Although there may be antecedent factors the person has the ability to step back from any psychological factors, such as desire or an emotion. Even with desires and emotions, the person is free to decide to do what they choose, for example, to go out to dinner, to study for college, or to do any other possibility that is being considered. The power to make decisions is when a person uses free will. Although antecedent factors do not totally cause a decision to act, neither is the decision to act completely arbitrary.
If this was the case then the decision to act would not be seen as free will. Also the decision to act, according to the theory of free will, it is supposed to be an expression of the person who makes it, for example, when a person does something that is totally out of character, like running around the streets naked and this was totally unconnected with the person’s character and previous thoughts, then this would not be done out of free will. Although determinism and free will can be seen to be ever present in human living, I a practical and liveable sense they both seem compatible.

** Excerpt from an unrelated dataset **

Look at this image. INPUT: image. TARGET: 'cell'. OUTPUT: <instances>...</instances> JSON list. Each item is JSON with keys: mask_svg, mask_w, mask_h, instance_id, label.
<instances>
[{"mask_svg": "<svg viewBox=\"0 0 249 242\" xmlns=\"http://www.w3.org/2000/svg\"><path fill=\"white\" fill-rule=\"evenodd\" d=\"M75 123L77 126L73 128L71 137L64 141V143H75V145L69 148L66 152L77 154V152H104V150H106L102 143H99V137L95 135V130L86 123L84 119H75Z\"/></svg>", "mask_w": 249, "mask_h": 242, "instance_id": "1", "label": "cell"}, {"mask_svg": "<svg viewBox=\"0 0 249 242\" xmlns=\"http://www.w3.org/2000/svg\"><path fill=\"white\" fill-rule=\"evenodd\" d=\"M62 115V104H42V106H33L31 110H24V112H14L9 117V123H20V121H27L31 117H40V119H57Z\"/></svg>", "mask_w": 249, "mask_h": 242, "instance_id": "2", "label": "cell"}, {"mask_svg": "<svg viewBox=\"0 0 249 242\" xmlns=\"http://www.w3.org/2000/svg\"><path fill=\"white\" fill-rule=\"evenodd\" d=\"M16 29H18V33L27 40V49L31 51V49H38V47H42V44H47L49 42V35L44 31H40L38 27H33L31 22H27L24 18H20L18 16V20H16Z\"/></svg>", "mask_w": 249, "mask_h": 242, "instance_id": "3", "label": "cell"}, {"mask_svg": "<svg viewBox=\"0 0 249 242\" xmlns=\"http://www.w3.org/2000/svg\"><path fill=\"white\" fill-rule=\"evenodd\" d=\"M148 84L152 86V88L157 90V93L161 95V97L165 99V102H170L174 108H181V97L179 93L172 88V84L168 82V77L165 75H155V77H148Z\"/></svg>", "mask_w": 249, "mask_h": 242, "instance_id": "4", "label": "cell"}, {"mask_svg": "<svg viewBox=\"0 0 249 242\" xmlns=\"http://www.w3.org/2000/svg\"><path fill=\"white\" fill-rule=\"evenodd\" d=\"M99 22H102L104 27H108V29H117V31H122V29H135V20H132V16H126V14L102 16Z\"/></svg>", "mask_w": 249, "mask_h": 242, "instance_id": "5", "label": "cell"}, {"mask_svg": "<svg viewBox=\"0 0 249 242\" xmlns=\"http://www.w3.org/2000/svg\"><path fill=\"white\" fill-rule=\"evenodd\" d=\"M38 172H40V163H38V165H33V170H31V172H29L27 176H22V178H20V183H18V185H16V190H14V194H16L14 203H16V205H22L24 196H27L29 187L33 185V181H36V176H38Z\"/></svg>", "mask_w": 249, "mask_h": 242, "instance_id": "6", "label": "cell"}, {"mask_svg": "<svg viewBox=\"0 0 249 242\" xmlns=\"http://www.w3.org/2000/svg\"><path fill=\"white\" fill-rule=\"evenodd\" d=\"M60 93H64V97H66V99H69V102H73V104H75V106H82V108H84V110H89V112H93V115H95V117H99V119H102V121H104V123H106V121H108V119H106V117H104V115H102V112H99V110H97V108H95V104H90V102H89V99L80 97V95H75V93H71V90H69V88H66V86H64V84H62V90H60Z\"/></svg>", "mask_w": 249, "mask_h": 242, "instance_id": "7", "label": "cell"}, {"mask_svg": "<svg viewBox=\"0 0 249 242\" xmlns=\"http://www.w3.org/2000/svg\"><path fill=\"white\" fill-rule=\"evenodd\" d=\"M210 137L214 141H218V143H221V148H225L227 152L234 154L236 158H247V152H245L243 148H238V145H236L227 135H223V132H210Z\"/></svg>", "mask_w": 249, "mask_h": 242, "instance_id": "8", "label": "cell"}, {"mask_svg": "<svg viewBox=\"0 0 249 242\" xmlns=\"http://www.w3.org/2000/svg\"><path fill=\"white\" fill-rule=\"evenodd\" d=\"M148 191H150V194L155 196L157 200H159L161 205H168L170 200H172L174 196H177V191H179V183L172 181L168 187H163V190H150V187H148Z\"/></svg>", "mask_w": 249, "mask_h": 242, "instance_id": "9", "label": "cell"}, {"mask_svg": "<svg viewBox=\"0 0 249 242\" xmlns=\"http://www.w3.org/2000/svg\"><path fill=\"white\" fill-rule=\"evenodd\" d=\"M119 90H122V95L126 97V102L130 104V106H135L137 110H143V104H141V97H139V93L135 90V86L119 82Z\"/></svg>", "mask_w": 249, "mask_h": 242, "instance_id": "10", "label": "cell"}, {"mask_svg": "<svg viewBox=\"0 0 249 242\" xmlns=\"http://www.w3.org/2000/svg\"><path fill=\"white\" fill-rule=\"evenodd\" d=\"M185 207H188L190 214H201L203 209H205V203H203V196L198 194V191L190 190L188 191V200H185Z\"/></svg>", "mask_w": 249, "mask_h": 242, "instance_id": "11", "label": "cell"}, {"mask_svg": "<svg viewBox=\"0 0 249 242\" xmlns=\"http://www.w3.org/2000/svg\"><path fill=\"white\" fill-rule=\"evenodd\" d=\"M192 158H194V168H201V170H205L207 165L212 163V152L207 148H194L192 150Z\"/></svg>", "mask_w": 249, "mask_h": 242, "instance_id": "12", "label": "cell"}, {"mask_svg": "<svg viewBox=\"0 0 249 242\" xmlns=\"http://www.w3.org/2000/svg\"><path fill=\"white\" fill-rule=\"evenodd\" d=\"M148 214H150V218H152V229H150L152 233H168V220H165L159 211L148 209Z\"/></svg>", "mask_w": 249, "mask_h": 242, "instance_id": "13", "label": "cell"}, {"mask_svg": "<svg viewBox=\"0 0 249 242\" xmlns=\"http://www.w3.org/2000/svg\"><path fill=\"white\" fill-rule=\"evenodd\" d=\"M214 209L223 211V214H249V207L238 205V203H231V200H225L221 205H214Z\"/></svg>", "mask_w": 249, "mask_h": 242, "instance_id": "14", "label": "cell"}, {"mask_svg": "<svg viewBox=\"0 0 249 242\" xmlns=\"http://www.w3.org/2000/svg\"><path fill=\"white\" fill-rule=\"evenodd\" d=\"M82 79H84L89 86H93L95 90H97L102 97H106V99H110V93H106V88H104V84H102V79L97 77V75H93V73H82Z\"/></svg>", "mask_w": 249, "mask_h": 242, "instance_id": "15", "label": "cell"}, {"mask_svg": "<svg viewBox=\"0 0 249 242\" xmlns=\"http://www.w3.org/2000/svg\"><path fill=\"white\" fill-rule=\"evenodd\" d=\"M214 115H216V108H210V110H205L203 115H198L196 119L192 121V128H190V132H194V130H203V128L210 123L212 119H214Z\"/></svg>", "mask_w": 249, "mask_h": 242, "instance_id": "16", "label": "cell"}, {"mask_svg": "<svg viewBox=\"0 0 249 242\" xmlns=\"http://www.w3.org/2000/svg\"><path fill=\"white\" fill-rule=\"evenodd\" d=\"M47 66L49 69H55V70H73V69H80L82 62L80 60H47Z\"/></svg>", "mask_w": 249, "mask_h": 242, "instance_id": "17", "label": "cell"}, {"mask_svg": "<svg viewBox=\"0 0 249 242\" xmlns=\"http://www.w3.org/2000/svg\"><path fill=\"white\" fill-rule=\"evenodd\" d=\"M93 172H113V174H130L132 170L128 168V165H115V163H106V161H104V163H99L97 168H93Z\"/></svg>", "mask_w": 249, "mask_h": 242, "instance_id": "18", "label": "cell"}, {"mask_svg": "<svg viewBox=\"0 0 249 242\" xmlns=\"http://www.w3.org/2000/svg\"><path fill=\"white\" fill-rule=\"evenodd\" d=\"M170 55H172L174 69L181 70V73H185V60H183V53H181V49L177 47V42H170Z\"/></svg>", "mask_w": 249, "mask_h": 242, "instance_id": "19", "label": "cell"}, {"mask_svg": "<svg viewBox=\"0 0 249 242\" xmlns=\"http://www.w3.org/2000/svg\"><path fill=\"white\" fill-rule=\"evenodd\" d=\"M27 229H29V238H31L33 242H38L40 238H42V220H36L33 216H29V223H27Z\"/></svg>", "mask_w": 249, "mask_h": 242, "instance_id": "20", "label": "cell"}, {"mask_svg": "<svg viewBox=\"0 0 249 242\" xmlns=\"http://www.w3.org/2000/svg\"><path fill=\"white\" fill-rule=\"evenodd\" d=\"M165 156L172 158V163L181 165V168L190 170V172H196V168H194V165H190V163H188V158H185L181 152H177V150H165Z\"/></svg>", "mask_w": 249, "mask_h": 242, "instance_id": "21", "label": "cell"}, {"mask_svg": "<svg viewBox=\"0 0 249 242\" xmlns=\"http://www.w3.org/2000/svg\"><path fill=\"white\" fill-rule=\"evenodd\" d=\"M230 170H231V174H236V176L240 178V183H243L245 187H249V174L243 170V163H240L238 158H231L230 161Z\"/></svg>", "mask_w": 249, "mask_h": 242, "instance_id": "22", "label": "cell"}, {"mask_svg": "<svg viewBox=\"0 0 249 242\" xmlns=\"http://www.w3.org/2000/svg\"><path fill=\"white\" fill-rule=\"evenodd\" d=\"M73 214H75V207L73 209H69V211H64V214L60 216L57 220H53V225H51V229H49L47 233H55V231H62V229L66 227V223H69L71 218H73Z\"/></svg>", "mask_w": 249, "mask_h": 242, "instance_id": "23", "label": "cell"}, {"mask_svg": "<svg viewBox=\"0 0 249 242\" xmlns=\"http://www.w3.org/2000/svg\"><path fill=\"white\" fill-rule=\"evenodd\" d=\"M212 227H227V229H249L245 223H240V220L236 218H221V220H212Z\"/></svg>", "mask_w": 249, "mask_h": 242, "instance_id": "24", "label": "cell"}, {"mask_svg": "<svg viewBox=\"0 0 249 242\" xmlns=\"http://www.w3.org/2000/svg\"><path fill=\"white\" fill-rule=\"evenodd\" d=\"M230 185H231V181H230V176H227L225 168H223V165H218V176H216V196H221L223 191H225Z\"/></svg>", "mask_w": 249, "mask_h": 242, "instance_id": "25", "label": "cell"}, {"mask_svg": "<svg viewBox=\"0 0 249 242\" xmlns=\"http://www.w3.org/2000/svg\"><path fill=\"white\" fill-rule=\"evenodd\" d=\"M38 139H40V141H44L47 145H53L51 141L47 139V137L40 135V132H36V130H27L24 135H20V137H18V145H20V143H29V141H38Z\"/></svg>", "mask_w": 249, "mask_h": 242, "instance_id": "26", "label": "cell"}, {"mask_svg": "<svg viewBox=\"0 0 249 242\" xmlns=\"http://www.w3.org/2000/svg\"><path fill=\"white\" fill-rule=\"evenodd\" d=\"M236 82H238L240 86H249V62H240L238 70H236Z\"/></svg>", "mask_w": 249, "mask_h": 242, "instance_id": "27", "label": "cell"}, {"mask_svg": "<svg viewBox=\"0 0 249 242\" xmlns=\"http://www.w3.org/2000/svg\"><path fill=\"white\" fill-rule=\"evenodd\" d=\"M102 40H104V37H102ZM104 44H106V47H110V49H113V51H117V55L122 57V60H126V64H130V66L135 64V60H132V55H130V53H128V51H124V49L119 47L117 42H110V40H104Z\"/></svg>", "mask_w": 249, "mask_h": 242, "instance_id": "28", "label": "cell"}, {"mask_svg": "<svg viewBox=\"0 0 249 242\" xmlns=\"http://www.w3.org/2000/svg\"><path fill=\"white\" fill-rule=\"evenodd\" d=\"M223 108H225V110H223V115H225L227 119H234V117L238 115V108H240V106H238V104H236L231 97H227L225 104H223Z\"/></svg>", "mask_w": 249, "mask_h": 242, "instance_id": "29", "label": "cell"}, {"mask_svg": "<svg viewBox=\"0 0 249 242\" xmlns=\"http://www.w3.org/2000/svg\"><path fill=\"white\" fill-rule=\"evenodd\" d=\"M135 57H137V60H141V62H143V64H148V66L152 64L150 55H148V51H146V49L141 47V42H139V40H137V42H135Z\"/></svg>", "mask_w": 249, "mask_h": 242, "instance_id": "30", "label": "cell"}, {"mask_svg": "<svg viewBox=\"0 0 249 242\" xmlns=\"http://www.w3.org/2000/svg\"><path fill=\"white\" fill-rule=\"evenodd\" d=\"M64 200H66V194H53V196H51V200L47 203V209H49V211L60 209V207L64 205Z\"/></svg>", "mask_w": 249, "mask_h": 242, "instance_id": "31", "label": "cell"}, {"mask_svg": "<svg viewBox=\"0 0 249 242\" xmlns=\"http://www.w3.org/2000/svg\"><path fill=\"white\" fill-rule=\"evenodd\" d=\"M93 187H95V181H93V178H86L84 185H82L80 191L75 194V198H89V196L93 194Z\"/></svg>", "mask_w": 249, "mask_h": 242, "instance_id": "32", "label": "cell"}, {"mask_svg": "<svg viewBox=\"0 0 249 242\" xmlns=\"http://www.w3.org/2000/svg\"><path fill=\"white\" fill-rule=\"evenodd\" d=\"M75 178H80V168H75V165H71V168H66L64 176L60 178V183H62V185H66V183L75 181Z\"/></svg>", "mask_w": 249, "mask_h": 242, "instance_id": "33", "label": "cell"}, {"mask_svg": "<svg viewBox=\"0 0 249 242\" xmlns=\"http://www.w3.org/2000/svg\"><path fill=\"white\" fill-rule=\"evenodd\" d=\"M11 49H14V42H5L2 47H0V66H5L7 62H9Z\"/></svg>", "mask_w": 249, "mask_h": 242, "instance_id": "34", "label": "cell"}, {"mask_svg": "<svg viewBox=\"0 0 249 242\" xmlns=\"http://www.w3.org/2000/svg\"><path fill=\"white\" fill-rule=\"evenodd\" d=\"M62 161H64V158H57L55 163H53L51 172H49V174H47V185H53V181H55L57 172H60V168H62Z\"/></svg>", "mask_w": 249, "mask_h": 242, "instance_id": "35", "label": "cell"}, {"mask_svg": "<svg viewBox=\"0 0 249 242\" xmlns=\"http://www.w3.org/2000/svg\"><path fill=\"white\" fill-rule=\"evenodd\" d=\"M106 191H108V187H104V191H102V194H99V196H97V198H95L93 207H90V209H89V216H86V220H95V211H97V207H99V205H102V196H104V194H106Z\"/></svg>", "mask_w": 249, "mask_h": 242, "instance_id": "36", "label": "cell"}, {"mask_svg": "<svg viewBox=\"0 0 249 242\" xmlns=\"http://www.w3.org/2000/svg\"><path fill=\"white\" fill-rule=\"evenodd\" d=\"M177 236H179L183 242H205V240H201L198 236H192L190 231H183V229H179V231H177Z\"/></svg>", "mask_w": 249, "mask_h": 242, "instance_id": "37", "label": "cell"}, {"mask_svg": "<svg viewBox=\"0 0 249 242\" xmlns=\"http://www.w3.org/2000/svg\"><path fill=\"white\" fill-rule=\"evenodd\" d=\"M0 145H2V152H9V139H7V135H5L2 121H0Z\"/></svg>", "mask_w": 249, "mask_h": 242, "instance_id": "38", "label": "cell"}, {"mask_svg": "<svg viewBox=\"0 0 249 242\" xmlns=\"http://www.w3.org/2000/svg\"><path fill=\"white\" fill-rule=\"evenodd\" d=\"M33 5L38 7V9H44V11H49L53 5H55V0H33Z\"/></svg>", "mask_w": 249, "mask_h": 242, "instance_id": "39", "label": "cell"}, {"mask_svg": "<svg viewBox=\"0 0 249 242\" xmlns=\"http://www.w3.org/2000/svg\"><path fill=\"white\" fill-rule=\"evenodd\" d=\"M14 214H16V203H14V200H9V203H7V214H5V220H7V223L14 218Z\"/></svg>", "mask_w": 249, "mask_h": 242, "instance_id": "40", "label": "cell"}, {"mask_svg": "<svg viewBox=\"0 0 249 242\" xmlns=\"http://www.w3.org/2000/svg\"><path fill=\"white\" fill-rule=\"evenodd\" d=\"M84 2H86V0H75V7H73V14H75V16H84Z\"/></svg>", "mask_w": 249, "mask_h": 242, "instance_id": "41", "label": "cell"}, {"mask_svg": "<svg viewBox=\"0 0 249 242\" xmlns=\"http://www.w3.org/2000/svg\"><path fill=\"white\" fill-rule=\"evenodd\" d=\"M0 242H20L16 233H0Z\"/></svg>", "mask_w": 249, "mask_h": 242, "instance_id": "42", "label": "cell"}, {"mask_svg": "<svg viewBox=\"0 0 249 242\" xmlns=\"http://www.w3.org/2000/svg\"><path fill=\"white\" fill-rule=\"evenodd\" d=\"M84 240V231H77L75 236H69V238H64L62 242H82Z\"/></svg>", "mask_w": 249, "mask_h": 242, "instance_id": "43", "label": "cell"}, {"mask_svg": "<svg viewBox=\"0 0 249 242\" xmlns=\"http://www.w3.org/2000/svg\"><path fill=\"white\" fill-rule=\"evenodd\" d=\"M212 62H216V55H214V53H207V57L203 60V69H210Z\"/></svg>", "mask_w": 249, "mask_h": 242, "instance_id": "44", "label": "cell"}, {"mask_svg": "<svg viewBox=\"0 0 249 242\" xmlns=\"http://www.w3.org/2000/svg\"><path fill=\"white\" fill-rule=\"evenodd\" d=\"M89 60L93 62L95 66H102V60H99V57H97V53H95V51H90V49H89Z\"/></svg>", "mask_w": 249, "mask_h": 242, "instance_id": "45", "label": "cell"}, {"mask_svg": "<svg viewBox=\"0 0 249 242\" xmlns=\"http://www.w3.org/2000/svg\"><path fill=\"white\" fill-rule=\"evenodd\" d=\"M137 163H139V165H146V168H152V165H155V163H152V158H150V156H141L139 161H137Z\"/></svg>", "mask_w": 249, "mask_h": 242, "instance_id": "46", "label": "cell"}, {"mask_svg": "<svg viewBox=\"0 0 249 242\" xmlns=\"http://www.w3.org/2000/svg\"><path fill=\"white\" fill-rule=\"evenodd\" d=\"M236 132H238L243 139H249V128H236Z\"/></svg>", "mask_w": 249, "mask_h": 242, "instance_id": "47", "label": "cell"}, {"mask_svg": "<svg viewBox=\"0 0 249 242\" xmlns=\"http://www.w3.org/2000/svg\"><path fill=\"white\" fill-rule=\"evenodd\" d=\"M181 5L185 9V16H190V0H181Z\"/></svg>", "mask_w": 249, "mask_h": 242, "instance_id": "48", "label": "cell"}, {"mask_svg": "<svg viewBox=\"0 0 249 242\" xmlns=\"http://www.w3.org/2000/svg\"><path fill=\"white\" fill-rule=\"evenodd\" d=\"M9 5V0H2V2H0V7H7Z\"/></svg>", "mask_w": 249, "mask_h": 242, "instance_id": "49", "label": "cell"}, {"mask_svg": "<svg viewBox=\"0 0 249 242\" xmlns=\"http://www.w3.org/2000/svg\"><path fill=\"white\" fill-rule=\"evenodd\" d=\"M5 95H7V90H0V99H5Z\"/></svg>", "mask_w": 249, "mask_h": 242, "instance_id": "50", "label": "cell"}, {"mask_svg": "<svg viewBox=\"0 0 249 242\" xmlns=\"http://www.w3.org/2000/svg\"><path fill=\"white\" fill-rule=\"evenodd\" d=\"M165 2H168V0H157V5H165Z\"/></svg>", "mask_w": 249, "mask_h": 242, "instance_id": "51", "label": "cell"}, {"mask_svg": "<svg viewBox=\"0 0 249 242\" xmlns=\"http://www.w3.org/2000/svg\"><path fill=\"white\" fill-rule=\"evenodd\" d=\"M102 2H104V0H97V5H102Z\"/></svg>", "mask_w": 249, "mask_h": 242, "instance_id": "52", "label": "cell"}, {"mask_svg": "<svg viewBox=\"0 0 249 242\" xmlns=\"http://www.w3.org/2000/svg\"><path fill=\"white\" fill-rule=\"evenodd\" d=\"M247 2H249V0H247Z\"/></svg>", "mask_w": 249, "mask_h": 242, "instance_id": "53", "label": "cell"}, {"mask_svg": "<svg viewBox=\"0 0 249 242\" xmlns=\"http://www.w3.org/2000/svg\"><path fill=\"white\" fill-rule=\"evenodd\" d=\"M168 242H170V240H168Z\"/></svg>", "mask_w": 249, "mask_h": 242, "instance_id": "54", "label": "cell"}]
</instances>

With determinism it is true that an event is caused by antecedent conditions, but if this was applied to everything then we as human beings would be nothing more than robots, with no responsibility, plus the fact that although our bodies are made of atoms, which we have no control over, these atoms do not control us as thinking beings. Free will on the other hand does give us a choice in what we do but, this does not mean we are truly free to do whatever we wish, as we know there are consequences to all our actions, which in a true sense means we are never truly free to do anything we choose as we are responsible for our actions.
But free will in this case says that if something is done out of character, then it is not done out of free will, but spontaneity is one of the things that makes us human and not just predictable objects. It is true to say that our futures can be determined from our up brining and background. So we are left with the choice to either accept our determined futures or choose to make the choices open to us and change the determined future.